On Tue, Sep 9, 2014 at 6:22 AM, Andrew Otto <ao...@wikimedia.org> wrote:

> > (2)
> > configure enough retries + backoff time in the producer (so that new
> > leaders can be elected during failure).
> Ya, I’ve been doing this, I need to get it just right.
>
> >  (1) use ack=-1 in the producer;
> We use ack=1.  If I configure (2) properly, I shouldn’t need ack=-1, will
> I?  I don’t think this will help me in my case anyway, as it is the
> producers themselves that are dropping the messages when their buffers fill
> up, while they are waiting for acks on messages before the new leadership
> metadata has been propagated.
>
> Anyway, my question is about being able to test if I have done (2)
> properly.  Right now
>
>
>
> On Sep 9, 2014, at 12:10 AM, Jun Rao <ju...@gmail.com> wrote:
>
> > To avoid data loss, you will need to (1) use ack=-1 in the producer; (2)
> > configure enough retries + backoff time in the producer (so that new
> > leaders can be elected during failure).
> >
> > For controlled failure, you can reduce the unavailability window by using
> > controlled shutdown. See
> > http://kafka.apache.org/documentation.html#basic_ops_restarting
> >
> > Thanks,
> >
> > Jun
> >
> > On Wed, Sep 3, 2014 at 11:48 AM, Andrew Otto <ao...@wikimedia.org>
> wrote:
> >
> >> Hiya,
> >>
> >> During leader changes, we see short periods of message loss on some of
> our
> >> higher volume producers.  I suspect that this is because it takes a
> couple
> >> of seconds for Zookeeper to notice and notify the producers of the
> metadata
> >> change.  During this time, producer buffers can fill up and end up
> dropping
> >> some messages.
> >>
> >> I’d like to do some troubleshooting.  Is it possible to manually change
> >> the leadership of a single partition?  I see here[1] that I can start a
> >> leadership election for a particular partition, but the JSON doesn’t
> show a
> >> way to choose the new leader of the partition.
> >>
> >> Thanks!
> >> -Andrew Otto
> >>
> >> [1]
> >>
> https://cwiki.apache.org/confluence/display/KAFKA/Replication+tools#Replicationtools-Howtousethetool?.1
>
>

Re: Manual Leader Assignment

Posted by Andrew Otto <ao...@wikimedia.org>.
> (2)
> configure enough retries + backoff time in the producer (so that new
> leaders can be elected during failure).
Ya, I’ve been doing this, I need to get it just right.

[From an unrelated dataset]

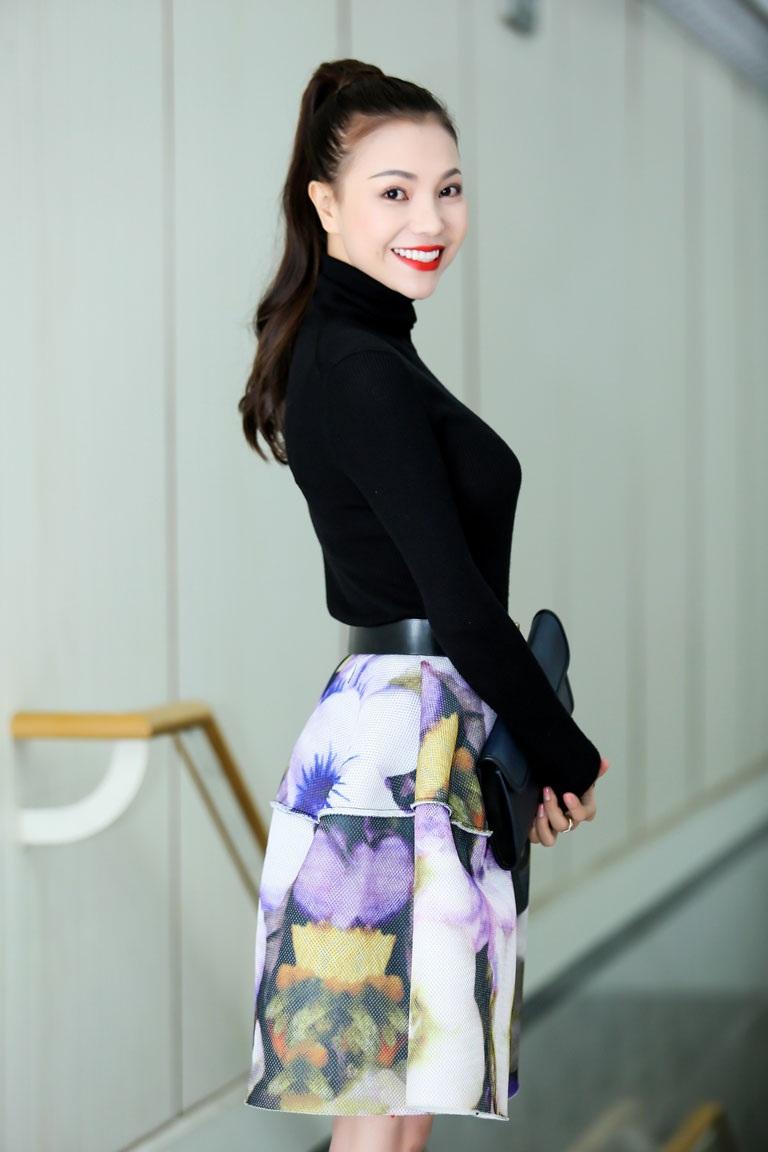 Người đẹp Trà Ngọc Hằng cũng tham dự sự kiện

>  (1) use ack=-1 in the producer;
We use ack=1.  If I configure (2) properly, I shouldn’t need ack=-1, will I?  I don’t think this will help me in my case anyway, as it is the producers themselves that are dropping the messages when their buffers fill up, while they are waiting for acks on messages before the new leadership metadata has been propagated.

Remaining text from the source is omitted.